Performing unsupervised hierarchical clustering of text. This theme mimics the functionality found in optimus but in a more functional manner.

Default options

You are expected to load your text files into a list or generator expression with each piece of text as a separate entry.

Parsing

Configuration of the parsing of text can be placed in ./etc/{regex,encoding}. The default parse() function is an endomorphism of strings and performs the following operations sequentially

  • str.strip - remove whitespace from the start and end of the string
  • regex - perform replacement of regex patterns defined in ./etc/regex of the form pattern = replacement
  • encode - as found in regex but the replacements are usually non-empty, this can enable removal of long common words which can influence embeddings negatively

Embedding

This theme uses fastText to obtain its real valued vector representations of the text it is given. This is chosen as it is very good at dealing with words which are out of dictionary, which more traditional embeddings such as word2vec and gloVe cannot handle.

The embed function is really just a wrapper around map(fasttext.get_word_vector, yourData).

Clustering

Ward linkage is chosen as the default mechanism for clustering the numeric vectors generated in the embedding stage. This creates a dendrogram containing every single point to be clustered and can be quite computationally costly. However, it is very good for generating clusters for use in creating a hierarchy. At a given depth the cluster() function will return which points have been clustered at that point, including all of those which are still singletons.

cluster makes use of scipy's linkage function and the associated functions for obtaining the clusters.

Label Selection

Following the clustering stage a label is selected using the optimus approach.
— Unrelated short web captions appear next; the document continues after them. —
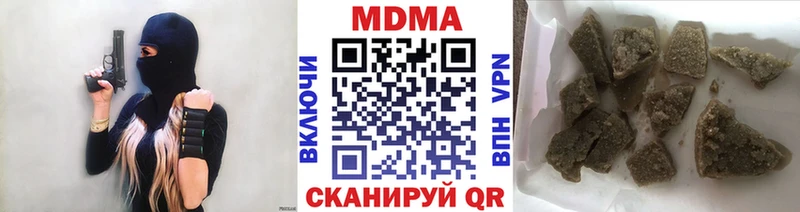 дарнет шоп  Кузнецк  это наркотические препараты  MDMA crystal 
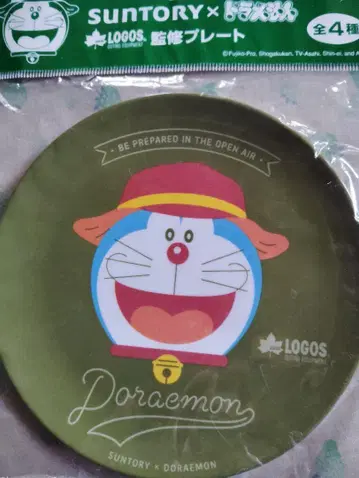 SUNTORY 도라에몽 멜라민 플레이트 150mm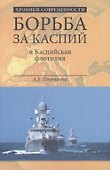 Борьба за Каспий и Каспийская флотилия - 0
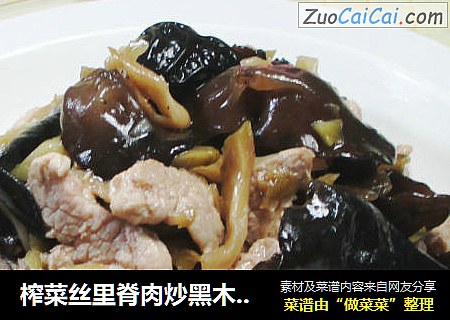 榨菜丝里脊肉炒黑木耳 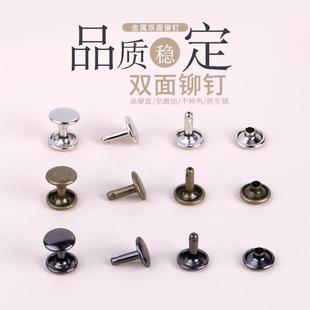 饰品柳丁扣子10 双面铆钉半空心子母钉衣服包包皮带固定卯钉皮衣装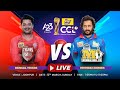 CCL 2023 LIVE - Bengal Tigers vs Mumbai Heroes | Match 16 #A23Rummy #HappyHappyCCL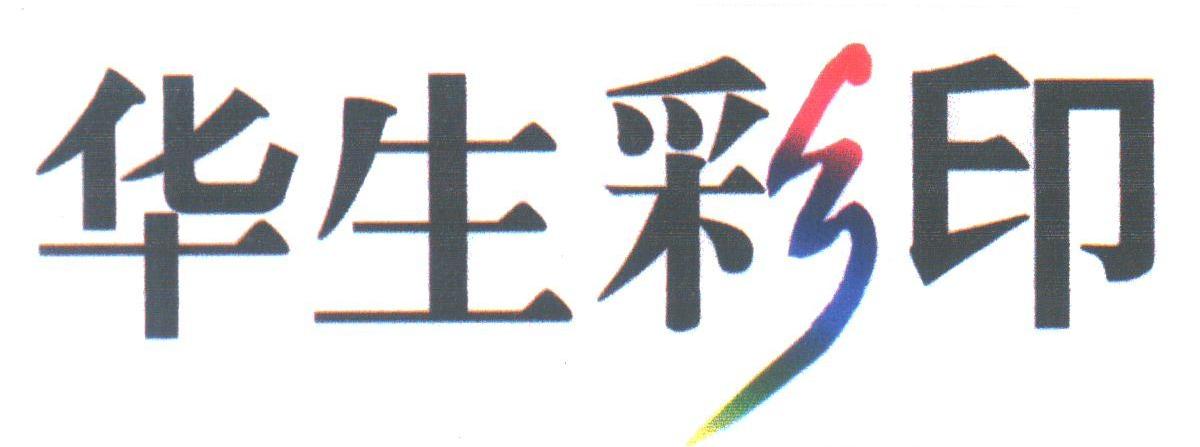 华生彩印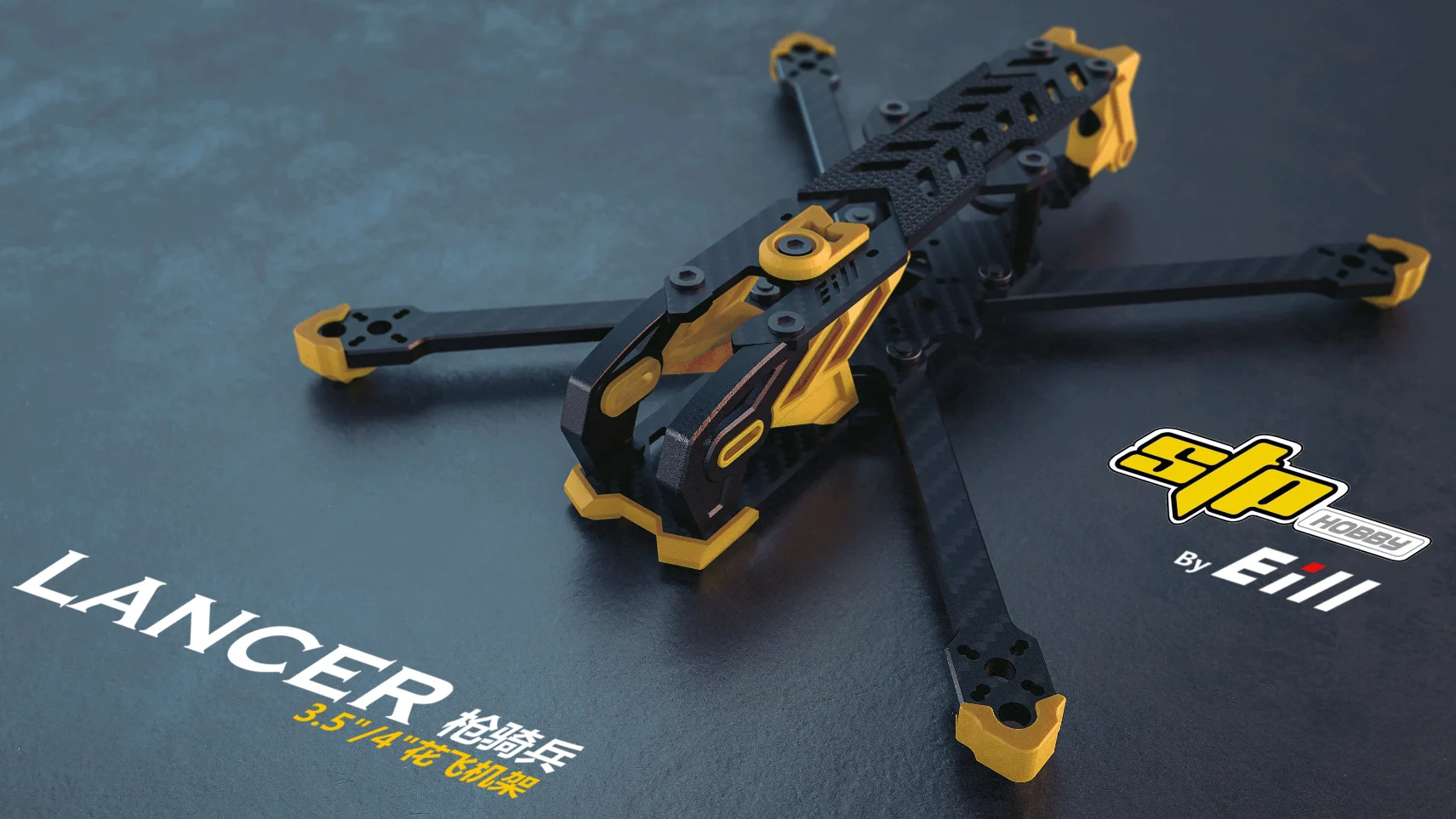 Комплект рамок из углеродного волокна STP Eill Lancer 3 5 170 мм 4 дюйма 184 3K T300 Arm для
  1. Firstly a test for all of the cluster's contents being similarly spelt happens, if the edit distance is small then one of the spellings is chosen to be representative of all of the cluster and is chosen as the label.
  2. If the edit distance is too large then the text in the cluster is tested to see if there are common words across them. If this is the case then this common word is chosen to be representative of the cluster and assigned as the label for all of the items it contains.
  3. Should there be no common word for all of the items in the cluster then we look for a common substring. If this is the case and that string is sufficiently long then this string is assigned.
  4. Following all of the above, if none of them are suitable for labelling the cluster then we make use of the WordNet database provided by Princeton University and find the lowest common ancestor for all of the terms in the cluster. If this fails because the items are too generically related (e.g. the lookup comes back as object or something similarly abstract) then the cluster remains unlabelled.

For more on this theme please see ./examples/optimus.py which is a working implementation of the full optimus program in woffle.